Let me follow that far-reaching prediction with a layup: Food halls are going to be as strong and hip as ever. There is a caveat here, though – cracks are starting to form in its facade, and it is starting to feel like Peak Food Hall may be a year or two away. When that happens, the pretenders that rushed into the concept chiefly to separate funds from the hipster set will fade, leaving the market to long-established joints or the newer venues that have built up cred and clientele at a deliberate, less flashier pace. Until then, we’ll have to continue dealing with food halls of all shapes, sizes, and relevance experimenting with fermentation and overusing the word “curated.”

Going back to a more brazen prediction – and jumping into the realm of travel – the Twin Cities will be considered a trendy destination in 2018. Hear me out on this one. Minneapolis is hosting the Super Bowl in 2018. It’s the first one they’ve hosted since 1992, and the first one they’ve hosted in the shiny new stadium they built last year. The two cities have built several gleaming hotels in preparation of the Big Game, and these new venues will most likely be marketed hard in pursuit of tourism and the conventioneer dollars once the game transforms into a memory. There’s plenty to market here, too: they have the enormous Mall of America, their restaurant scene has sufficient buzz, they have a ridiculously large live theater scene – only New York has more theater per capita – and Prince’s nearby estate Paisley Park is now open for tours, making its transformation into funky Graceland inevitable. All the elements are in place to make it a stellar alternative to Chicago for Upper Midwestern tourism.

One trend I am convinced will happen is a larger market presence of Georgian wines. I’ve written about them before, and they’re fascinating. They’re also far from newcomer status – they’ve been around for around 8,000 years according to traditional lore and archaeological findings. For the first time in their lengthy history, they have enough product and marketing power to seriously push out toward the masses. This couldn’t come at a better time. Their unique, skin-on style of winemaking yields funky-hued wines spilling with characteristics more common in cider than wine, something that seems bound to attract hipster imbibers hunting down the next drinkable thrill. It’s not a stretch to assume some places will start serving Georgian wines as a way to court this demographic.

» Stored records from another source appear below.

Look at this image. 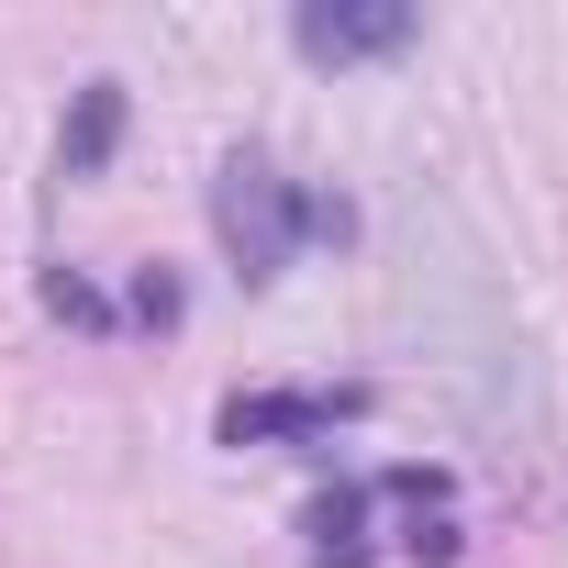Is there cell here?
<instances>
[{"instance_id": "2", "label": "cell", "mask_w": 568, "mask_h": 568, "mask_svg": "<svg viewBox=\"0 0 568 568\" xmlns=\"http://www.w3.org/2000/svg\"><path fill=\"white\" fill-rule=\"evenodd\" d=\"M291 34H302L313 68H357V57H402L413 45V12H402V0H302Z\"/></svg>"}, {"instance_id": "4", "label": "cell", "mask_w": 568, "mask_h": 568, "mask_svg": "<svg viewBox=\"0 0 568 568\" xmlns=\"http://www.w3.org/2000/svg\"><path fill=\"white\" fill-rule=\"evenodd\" d=\"M112 134H123V90L90 79V90H79V123H68V179H90V168L112 156Z\"/></svg>"}, {"instance_id": "3", "label": "cell", "mask_w": 568, "mask_h": 568, "mask_svg": "<svg viewBox=\"0 0 568 568\" xmlns=\"http://www.w3.org/2000/svg\"><path fill=\"white\" fill-rule=\"evenodd\" d=\"M357 413V390H245L223 402V446H267V435H335Z\"/></svg>"}, {"instance_id": "1", "label": "cell", "mask_w": 568, "mask_h": 568, "mask_svg": "<svg viewBox=\"0 0 568 568\" xmlns=\"http://www.w3.org/2000/svg\"><path fill=\"white\" fill-rule=\"evenodd\" d=\"M212 223H223V245H234L245 278H278V256H291L302 234H346V201L291 190L267 156H223V179H212Z\"/></svg>"}]
</instances>
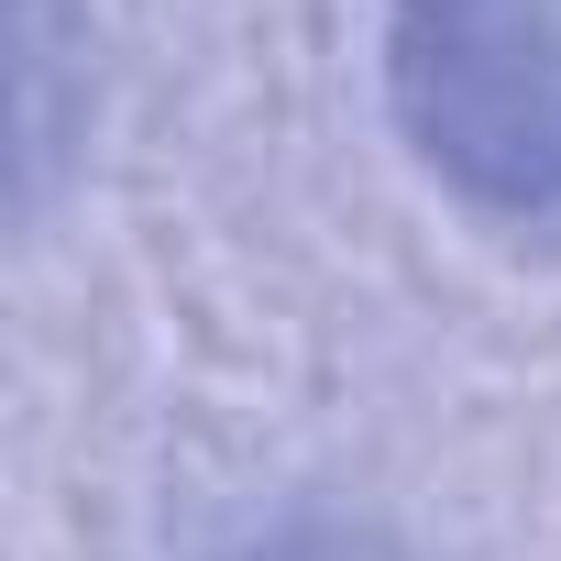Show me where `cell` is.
I'll return each instance as SVG.
<instances>
[{
  "mask_svg": "<svg viewBox=\"0 0 561 561\" xmlns=\"http://www.w3.org/2000/svg\"><path fill=\"white\" fill-rule=\"evenodd\" d=\"M386 100L484 231L561 253V0H386Z\"/></svg>",
  "mask_w": 561,
  "mask_h": 561,
  "instance_id": "cell-1",
  "label": "cell"
},
{
  "mask_svg": "<svg viewBox=\"0 0 561 561\" xmlns=\"http://www.w3.org/2000/svg\"><path fill=\"white\" fill-rule=\"evenodd\" d=\"M253 561H364L353 539H275V550H253Z\"/></svg>",
  "mask_w": 561,
  "mask_h": 561,
  "instance_id": "cell-2",
  "label": "cell"
}]
</instances>
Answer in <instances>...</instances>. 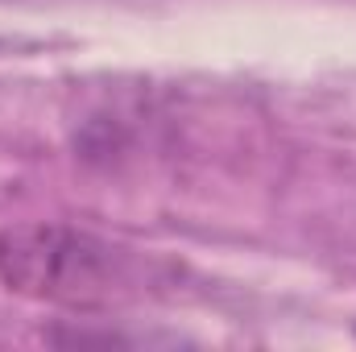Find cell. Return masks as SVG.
Returning a JSON list of instances; mask_svg holds the SVG:
<instances>
[{"label":"cell","mask_w":356,"mask_h":352,"mask_svg":"<svg viewBox=\"0 0 356 352\" xmlns=\"http://www.w3.org/2000/svg\"><path fill=\"white\" fill-rule=\"evenodd\" d=\"M0 282L33 303L67 311H112L145 294L149 262L58 220L0 228Z\"/></svg>","instance_id":"obj_1"}]
</instances>
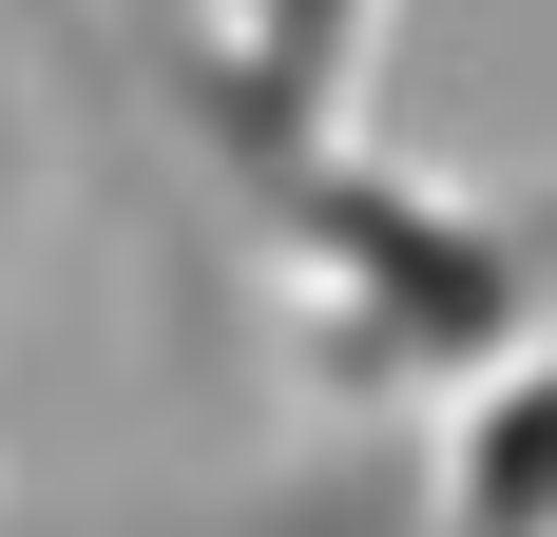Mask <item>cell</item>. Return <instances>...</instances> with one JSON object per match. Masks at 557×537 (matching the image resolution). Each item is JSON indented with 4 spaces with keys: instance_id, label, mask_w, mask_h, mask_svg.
<instances>
[{
    "instance_id": "6da1fadb",
    "label": "cell",
    "mask_w": 557,
    "mask_h": 537,
    "mask_svg": "<svg viewBox=\"0 0 557 537\" xmlns=\"http://www.w3.org/2000/svg\"><path fill=\"white\" fill-rule=\"evenodd\" d=\"M250 250L308 288V365L346 403H461L557 326V192H443V173H385L366 135L288 154L250 192Z\"/></svg>"
},
{
    "instance_id": "7a4b0ae2",
    "label": "cell",
    "mask_w": 557,
    "mask_h": 537,
    "mask_svg": "<svg viewBox=\"0 0 557 537\" xmlns=\"http://www.w3.org/2000/svg\"><path fill=\"white\" fill-rule=\"evenodd\" d=\"M366 58H385V0H250L231 39L193 0H135V20H115V77H135V115L193 154V192L231 212V250H250V192L346 135Z\"/></svg>"
},
{
    "instance_id": "3957f363",
    "label": "cell",
    "mask_w": 557,
    "mask_h": 537,
    "mask_svg": "<svg viewBox=\"0 0 557 537\" xmlns=\"http://www.w3.org/2000/svg\"><path fill=\"white\" fill-rule=\"evenodd\" d=\"M443 537H557V326L443 403Z\"/></svg>"
}]
</instances>
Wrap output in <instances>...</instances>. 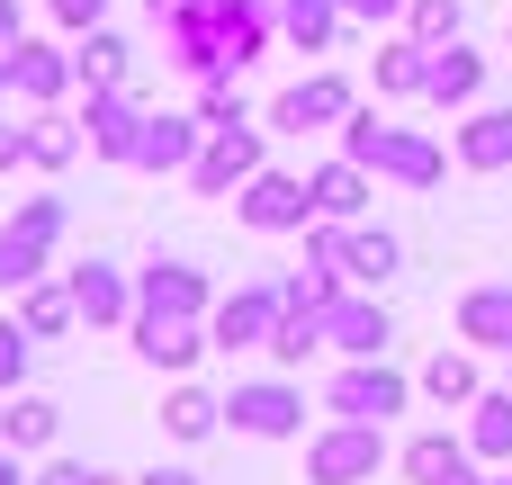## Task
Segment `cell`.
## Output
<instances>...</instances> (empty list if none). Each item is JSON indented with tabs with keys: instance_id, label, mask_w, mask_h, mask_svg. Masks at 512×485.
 I'll return each instance as SVG.
<instances>
[{
	"instance_id": "obj_1",
	"label": "cell",
	"mask_w": 512,
	"mask_h": 485,
	"mask_svg": "<svg viewBox=\"0 0 512 485\" xmlns=\"http://www.w3.org/2000/svg\"><path fill=\"white\" fill-rule=\"evenodd\" d=\"M333 135H342V153H351V162H369V171H378V180H396V189H441V180H450V153H441L423 126H387L378 108H351Z\"/></svg>"
},
{
	"instance_id": "obj_2",
	"label": "cell",
	"mask_w": 512,
	"mask_h": 485,
	"mask_svg": "<svg viewBox=\"0 0 512 485\" xmlns=\"http://www.w3.org/2000/svg\"><path fill=\"white\" fill-rule=\"evenodd\" d=\"M414 387L423 378H405L396 360H342L324 378V414H342V423H396L414 405Z\"/></svg>"
},
{
	"instance_id": "obj_3",
	"label": "cell",
	"mask_w": 512,
	"mask_h": 485,
	"mask_svg": "<svg viewBox=\"0 0 512 485\" xmlns=\"http://www.w3.org/2000/svg\"><path fill=\"white\" fill-rule=\"evenodd\" d=\"M396 450H387V423H324L315 441H306V485H378Z\"/></svg>"
},
{
	"instance_id": "obj_4",
	"label": "cell",
	"mask_w": 512,
	"mask_h": 485,
	"mask_svg": "<svg viewBox=\"0 0 512 485\" xmlns=\"http://www.w3.org/2000/svg\"><path fill=\"white\" fill-rule=\"evenodd\" d=\"M135 315H153V324H207V315H216V288H207L198 261L153 252V261L135 270Z\"/></svg>"
},
{
	"instance_id": "obj_5",
	"label": "cell",
	"mask_w": 512,
	"mask_h": 485,
	"mask_svg": "<svg viewBox=\"0 0 512 485\" xmlns=\"http://www.w3.org/2000/svg\"><path fill=\"white\" fill-rule=\"evenodd\" d=\"M225 423H234L243 441H297V432H306V387H297L288 369H279V378H234Z\"/></svg>"
},
{
	"instance_id": "obj_6",
	"label": "cell",
	"mask_w": 512,
	"mask_h": 485,
	"mask_svg": "<svg viewBox=\"0 0 512 485\" xmlns=\"http://www.w3.org/2000/svg\"><path fill=\"white\" fill-rule=\"evenodd\" d=\"M234 216L252 225V234H306L315 225V189H306V171H252L243 189H234Z\"/></svg>"
},
{
	"instance_id": "obj_7",
	"label": "cell",
	"mask_w": 512,
	"mask_h": 485,
	"mask_svg": "<svg viewBox=\"0 0 512 485\" xmlns=\"http://www.w3.org/2000/svg\"><path fill=\"white\" fill-rule=\"evenodd\" d=\"M279 315H288V297H279V279H243L234 297H216V315H207V333H216V351H270V333H279Z\"/></svg>"
},
{
	"instance_id": "obj_8",
	"label": "cell",
	"mask_w": 512,
	"mask_h": 485,
	"mask_svg": "<svg viewBox=\"0 0 512 485\" xmlns=\"http://www.w3.org/2000/svg\"><path fill=\"white\" fill-rule=\"evenodd\" d=\"M144 99H135V81H117V90H90L81 99V135H90V162H135V144H144Z\"/></svg>"
},
{
	"instance_id": "obj_9",
	"label": "cell",
	"mask_w": 512,
	"mask_h": 485,
	"mask_svg": "<svg viewBox=\"0 0 512 485\" xmlns=\"http://www.w3.org/2000/svg\"><path fill=\"white\" fill-rule=\"evenodd\" d=\"M387 342H396V315L378 306V288H342L324 315V351L333 360H387Z\"/></svg>"
},
{
	"instance_id": "obj_10",
	"label": "cell",
	"mask_w": 512,
	"mask_h": 485,
	"mask_svg": "<svg viewBox=\"0 0 512 485\" xmlns=\"http://www.w3.org/2000/svg\"><path fill=\"white\" fill-rule=\"evenodd\" d=\"M9 90H18V108H63V99L81 90V72H72V45L18 36V45H9Z\"/></svg>"
},
{
	"instance_id": "obj_11",
	"label": "cell",
	"mask_w": 512,
	"mask_h": 485,
	"mask_svg": "<svg viewBox=\"0 0 512 485\" xmlns=\"http://www.w3.org/2000/svg\"><path fill=\"white\" fill-rule=\"evenodd\" d=\"M360 99H351V81L342 72H306V81H288L279 99H270V135H315V126H342Z\"/></svg>"
},
{
	"instance_id": "obj_12",
	"label": "cell",
	"mask_w": 512,
	"mask_h": 485,
	"mask_svg": "<svg viewBox=\"0 0 512 485\" xmlns=\"http://www.w3.org/2000/svg\"><path fill=\"white\" fill-rule=\"evenodd\" d=\"M198 153H207V117H198V108H153V117H144V144H135L126 171H153V180L180 171V180H189Z\"/></svg>"
},
{
	"instance_id": "obj_13",
	"label": "cell",
	"mask_w": 512,
	"mask_h": 485,
	"mask_svg": "<svg viewBox=\"0 0 512 485\" xmlns=\"http://www.w3.org/2000/svg\"><path fill=\"white\" fill-rule=\"evenodd\" d=\"M396 477L405 485H486L495 468L468 450V432H414V441L396 450Z\"/></svg>"
},
{
	"instance_id": "obj_14",
	"label": "cell",
	"mask_w": 512,
	"mask_h": 485,
	"mask_svg": "<svg viewBox=\"0 0 512 485\" xmlns=\"http://www.w3.org/2000/svg\"><path fill=\"white\" fill-rule=\"evenodd\" d=\"M63 288H72V306H81V324L90 333H108V324H135V270H117V261H72L63 270Z\"/></svg>"
},
{
	"instance_id": "obj_15",
	"label": "cell",
	"mask_w": 512,
	"mask_h": 485,
	"mask_svg": "<svg viewBox=\"0 0 512 485\" xmlns=\"http://www.w3.org/2000/svg\"><path fill=\"white\" fill-rule=\"evenodd\" d=\"M261 162H270V153H261V126H225V135H207V153L189 162V189H198V198H234Z\"/></svg>"
},
{
	"instance_id": "obj_16",
	"label": "cell",
	"mask_w": 512,
	"mask_h": 485,
	"mask_svg": "<svg viewBox=\"0 0 512 485\" xmlns=\"http://www.w3.org/2000/svg\"><path fill=\"white\" fill-rule=\"evenodd\" d=\"M459 342L486 351V360H512V279H477V288H459Z\"/></svg>"
},
{
	"instance_id": "obj_17",
	"label": "cell",
	"mask_w": 512,
	"mask_h": 485,
	"mask_svg": "<svg viewBox=\"0 0 512 485\" xmlns=\"http://www.w3.org/2000/svg\"><path fill=\"white\" fill-rule=\"evenodd\" d=\"M306 189H315V216L360 225V216H369V198H378V171H369V162H351V153H333V162H315V171H306Z\"/></svg>"
},
{
	"instance_id": "obj_18",
	"label": "cell",
	"mask_w": 512,
	"mask_h": 485,
	"mask_svg": "<svg viewBox=\"0 0 512 485\" xmlns=\"http://www.w3.org/2000/svg\"><path fill=\"white\" fill-rule=\"evenodd\" d=\"M126 333H135V360H144V369H171V378H189V369L216 351L207 324H153V315H135Z\"/></svg>"
},
{
	"instance_id": "obj_19",
	"label": "cell",
	"mask_w": 512,
	"mask_h": 485,
	"mask_svg": "<svg viewBox=\"0 0 512 485\" xmlns=\"http://www.w3.org/2000/svg\"><path fill=\"white\" fill-rule=\"evenodd\" d=\"M477 360H486V351H468V342L450 351V342H441V351L423 360V396H432L441 414H468V405L486 396V369H477Z\"/></svg>"
},
{
	"instance_id": "obj_20",
	"label": "cell",
	"mask_w": 512,
	"mask_h": 485,
	"mask_svg": "<svg viewBox=\"0 0 512 485\" xmlns=\"http://www.w3.org/2000/svg\"><path fill=\"white\" fill-rule=\"evenodd\" d=\"M450 153H459V171H512V108H468Z\"/></svg>"
},
{
	"instance_id": "obj_21",
	"label": "cell",
	"mask_w": 512,
	"mask_h": 485,
	"mask_svg": "<svg viewBox=\"0 0 512 485\" xmlns=\"http://www.w3.org/2000/svg\"><path fill=\"white\" fill-rule=\"evenodd\" d=\"M477 90H486V54L459 36V45H432V81H423V99L432 108H477Z\"/></svg>"
},
{
	"instance_id": "obj_22",
	"label": "cell",
	"mask_w": 512,
	"mask_h": 485,
	"mask_svg": "<svg viewBox=\"0 0 512 485\" xmlns=\"http://www.w3.org/2000/svg\"><path fill=\"white\" fill-rule=\"evenodd\" d=\"M396 261H405V243H396L387 225H369V216H360V225H342V279H351V288H387V279H396Z\"/></svg>"
},
{
	"instance_id": "obj_23",
	"label": "cell",
	"mask_w": 512,
	"mask_h": 485,
	"mask_svg": "<svg viewBox=\"0 0 512 485\" xmlns=\"http://www.w3.org/2000/svg\"><path fill=\"white\" fill-rule=\"evenodd\" d=\"M369 81H378V99H423V81H432V45L396 27V36L378 45V63H369Z\"/></svg>"
},
{
	"instance_id": "obj_24",
	"label": "cell",
	"mask_w": 512,
	"mask_h": 485,
	"mask_svg": "<svg viewBox=\"0 0 512 485\" xmlns=\"http://www.w3.org/2000/svg\"><path fill=\"white\" fill-rule=\"evenodd\" d=\"M81 153H90L81 117H63V108H27V171H72Z\"/></svg>"
},
{
	"instance_id": "obj_25",
	"label": "cell",
	"mask_w": 512,
	"mask_h": 485,
	"mask_svg": "<svg viewBox=\"0 0 512 485\" xmlns=\"http://www.w3.org/2000/svg\"><path fill=\"white\" fill-rule=\"evenodd\" d=\"M0 441H9L18 459H45V450L63 441V405H45V396H27V387H18V396L0 405Z\"/></svg>"
},
{
	"instance_id": "obj_26",
	"label": "cell",
	"mask_w": 512,
	"mask_h": 485,
	"mask_svg": "<svg viewBox=\"0 0 512 485\" xmlns=\"http://www.w3.org/2000/svg\"><path fill=\"white\" fill-rule=\"evenodd\" d=\"M279 36H288L297 54H333V45L351 36V9H342V0H279Z\"/></svg>"
},
{
	"instance_id": "obj_27",
	"label": "cell",
	"mask_w": 512,
	"mask_h": 485,
	"mask_svg": "<svg viewBox=\"0 0 512 485\" xmlns=\"http://www.w3.org/2000/svg\"><path fill=\"white\" fill-rule=\"evenodd\" d=\"M72 72H81V90H117V81H135V45L117 27H90V36H72Z\"/></svg>"
},
{
	"instance_id": "obj_28",
	"label": "cell",
	"mask_w": 512,
	"mask_h": 485,
	"mask_svg": "<svg viewBox=\"0 0 512 485\" xmlns=\"http://www.w3.org/2000/svg\"><path fill=\"white\" fill-rule=\"evenodd\" d=\"M459 432H468V450H477L486 468H512V387H486V396L459 414Z\"/></svg>"
},
{
	"instance_id": "obj_29",
	"label": "cell",
	"mask_w": 512,
	"mask_h": 485,
	"mask_svg": "<svg viewBox=\"0 0 512 485\" xmlns=\"http://www.w3.org/2000/svg\"><path fill=\"white\" fill-rule=\"evenodd\" d=\"M162 432H171V441H216V432H225V396H207V387L180 378V387L162 396Z\"/></svg>"
},
{
	"instance_id": "obj_30",
	"label": "cell",
	"mask_w": 512,
	"mask_h": 485,
	"mask_svg": "<svg viewBox=\"0 0 512 485\" xmlns=\"http://www.w3.org/2000/svg\"><path fill=\"white\" fill-rule=\"evenodd\" d=\"M36 279H54V234H27V225H0V288L18 297V288H36Z\"/></svg>"
},
{
	"instance_id": "obj_31",
	"label": "cell",
	"mask_w": 512,
	"mask_h": 485,
	"mask_svg": "<svg viewBox=\"0 0 512 485\" xmlns=\"http://www.w3.org/2000/svg\"><path fill=\"white\" fill-rule=\"evenodd\" d=\"M18 324H27L36 342H54V333H72V324H81V306H72V288H63V279H36V288H18Z\"/></svg>"
},
{
	"instance_id": "obj_32",
	"label": "cell",
	"mask_w": 512,
	"mask_h": 485,
	"mask_svg": "<svg viewBox=\"0 0 512 485\" xmlns=\"http://www.w3.org/2000/svg\"><path fill=\"white\" fill-rule=\"evenodd\" d=\"M351 279L342 270H315V261H297L288 279H279V297H288V315H333V297H342Z\"/></svg>"
},
{
	"instance_id": "obj_33",
	"label": "cell",
	"mask_w": 512,
	"mask_h": 485,
	"mask_svg": "<svg viewBox=\"0 0 512 485\" xmlns=\"http://www.w3.org/2000/svg\"><path fill=\"white\" fill-rule=\"evenodd\" d=\"M405 36H423V45H459V36H468V0H414V9H405Z\"/></svg>"
},
{
	"instance_id": "obj_34",
	"label": "cell",
	"mask_w": 512,
	"mask_h": 485,
	"mask_svg": "<svg viewBox=\"0 0 512 485\" xmlns=\"http://www.w3.org/2000/svg\"><path fill=\"white\" fill-rule=\"evenodd\" d=\"M324 351V315H279V333H270V360L279 369H306Z\"/></svg>"
},
{
	"instance_id": "obj_35",
	"label": "cell",
	"mask_w": 512,
	"mask_h": 485,
	"mask_svg": "<svg viewBox=\"0 0 512 485\" xmlns=\"http://www.w3.org/2000/svg\"><path fill=\"white\" fill-rule=\"evenodd\" d=\"M27 360H36V333H27L18 315H0V396L27 387Z\"/></svg>"
},
{
	"instance_id": "obj_36",
	"label": "cell",
	"mask_w": 512,
	"mask_h": 485,
	"mask_svg": "<svg viewBox=\"0 0 512 485\" xmlns=\"http://www.w3.org/2000/svg\"><path fill=\"white\" fill-rule=\"evenodd\" d=\"M198 117H207V135H225V126H252L234 81H198Z\"/></svg>"
},
{
	"instance_id": "obj_37",
	"label": "cell",
	"mask_w": 512,
	"mask_h": 485,
	"mask_svg": "<svg viewBox=\"0 0 512 485\" xmlns=\"http://www.w3.org/2000/svg\"><path fill=\"white\" fill-rule=\"evenodd\" d=\"M9 225H27V234H54V243H63L72 207H63V198H18V207H9Z\"/></svg>"
},
{
	"instance_id": "obj_38",
	"label": "cell",
	"mask_w": 512,
	"mask_h": 485,
	"mask_svg": "<svg viewBox=\"0 0 512 485\" xmlns=\"http://www.w3.org/2000/svg\"><path fill=\"white\" fill-rule=\"evenodd\" d=\"M45 18L63 36H90V27H108V0H45Z\"/></svg>"
},
{
	"instance_id": "obj_39",
	"label": "cell",
	"mask_w": 512,
	"mask_h": 485,
	"mask_svg": "<svg viewBox=\"0 0 512 485\" xmlns=\"http://www.w3.org/2000/svg\"><path fill=\"white\" fill-rule=\"evenodd\" d=\"M306 261H315V270H342V225H333V216L306 225Z\"/></svg>"
},
{
	"instance_id": "obj_40",
	"label": "cell",
	"mask_w": 512,
	"mask_h": 485,
	"mask_svg": "<svg viewBox=\"0 0 512 485\" xmlns=\"http://www.w3.org/2000/svg\"><path fill=\"white\" fill-rule=\"evenodd\" d=\"M342 9H351V27H405L414 0H342Z\"/></svg>"
},
{
	"instance_id": "obj_41",
	"label": "cell",
	"mask_w": 512,
	"mask_h": 485,
	"mask_svg": "<svg viewBox=\"0 0 512 485\" xmlns=\"http://www.w3.org/2000/svg\"><path fill=\"white\" fill-rule=\"evenodd\" d=\"M99 477V468H81V459H45V468H36V485H90Z\"/></svg>"
},
{
	"instance_id": "obj_42",
	"label": "cell",
	"mask_w": 512,
	"mask_h": 485,
	"mask_svg": "<svg viewBox=\"0 0 512 485\" xmlns=\"http://www.w3.org/2000/svg\"><path fill=\"white\" fill-rule=\"evenodd\" d=\"M18 162H27V126H9V117H0V171H18Z\"/></svg>"
},
{
	"instance_id": "obj_43",
	"label": "cell",
	"mask_w": 512,
	"mask_h": 485,
	"mask_svg": "<svg viewBox=\"0 0 512 485\" xmlns=\"http://www.w3.org/2000/svg\"><path fill=\"white\" fill-rule=\"evenodd\" d=\"M18 36H27V9H18V0H0V54H9Z\"/></svg>"
},
{
	"instance_id": "obj_44",
	"label": "cell",
	"mask_w": 512,
	"mask_h": 485,
	"mask_svg": "<svg viewBox=\"0 0 512 485\" xmlns=\"http://www.w3.org/2000/svg\"><path fill=\"white\" fill-rule=\"evenodd\" d=\"M0 485H36V477H27V459H18L9 441H0Z\"/></svg>"
},
{
	"instance_id": "obj_45",
	"label": "cell",
	"mask_w": 512,
	"mask_h": 485,
	"mask_svg": "<svg viewBox=\"0 0 512 485\" xmlns=\"http://www.w3.org/2000/svg\"><path fill=\"white\" fill-rule=\"evenodd\" d=\"M135 485H198V477H189V468H144Z\"/></svg>"
},
{
	"instance_id": "obj_46",
	"label": "cell",
	"mask_w": 512,
	"mask_h": 485,
	"mask_svg": "<svg viewBox=\"0 0 512 485\" xmlns=\"http://www.w3.org/2000/svg\"><path fill=\"white\" fill-rule=\"evenodd\" d=\"M9 99H18V90H9V54H0V108H9Z\"/></svg>"
},
{
	"instance_id": "obj_47",
	"label": "cell",
	"mask_w": 512,
	"mask_h": 485,
	"mask_svg": "<svg viewBox=\"0 0 512 485\" xmlns=\"http://www.w3.org/2000/svg\"><path fill=\"white\" fill-rule=\"evenodd\" d=\"M90 485H135V477H108V468H99V477H90Z\"/></svg>"
},
{
	"instance_id": "obj_48",
	"label": "cell",
	"mask_w": 512,
	"mask_h": 485,
	"mask_svg": "<svg viewBox=\"0 0 512 485\" xmlns=\"http://www.w3.org/2000/svg\"><path fill=\"white\" fill-rule=\"evenodd\" d=\"M495 485H512V468H495Z\"/></svg>"
},
{
	"instance_id": "obj_49",
	"label": "cell",
	"mask_w": 512,
	"mask_h": 485,
	"mask_svg": "<svg viewBox=\"0 0 512 485\" xmlns=\"http://www.w3.org/2000/svg\"><path fill=\"white\" fill-rule=\"evenodd\" d=\"M504 387H512V360H504Z\"/></svg>"
},
{
	"instance_id": "obj_50",
	"label": "cell",
	"mask_w": 512,
	"mask_h": 485,
	"mask_svg": "<svg viewBox=\"0 0 512 485\" xmlns=\"http://www.w3.org/2000/svg\"><path fill=\"white\" fill-rule=\"evenodd\" d=\"M504 45H512V27H504Z\"/></svg>"
}]
</instances>
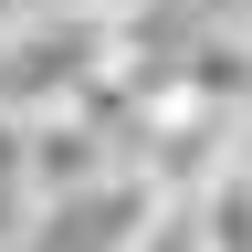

2018 also feels like the year people turn their back on kale. I gotta be honest here; I’m not doing a jig over this one. I like the stuff, especially when it’s roasted and sprinkled with a touch of sea salt. However, I’ve been hearing grumblings about its ubiquitous presence for a while now. These grumblings are significantly more noticeable than similar complaints around brussels sprouts, even though kale tends to get onto the plate in more creative ways. Such eye-rolling will get to its organic tipping point within 12 months, resulting in a backlash. It’s probably for the best. There’s only so many kale chips I can eat.

After that paragraph, it feels almost hypocritical to predict a rise in vegetarian and vegan options coming our way. But there’s enough evidence to predict an upsurge may be happening, too. If you’re an optimist, you may see this potential trend as an honorable way to expand the concept of healthy eating to the masses. If you’re a cynic like me, you’ll think the trend stems from corporations looking at vegetarians and vegans and realizing there’s a market to be had. If this latter wasn’t true, McDonald’s probably wouldn’t have test marketed the McVegan burger in Scandinavia last year. But they did, and it was so successful, they’re turning it into an official menu item in Sweden and Finland. Even though the McVegan isn’t close to coming to the U.S. yet, it can still probably be interpreted as a toe dip before a full-fledged dive takes place.

Again, most of these predictions will be horribly wrong and possibly subject to ridicule. Those that are right are purely due to happenstance, so I will not be accepting any robes and wizard hats from any of you. Happy New Year!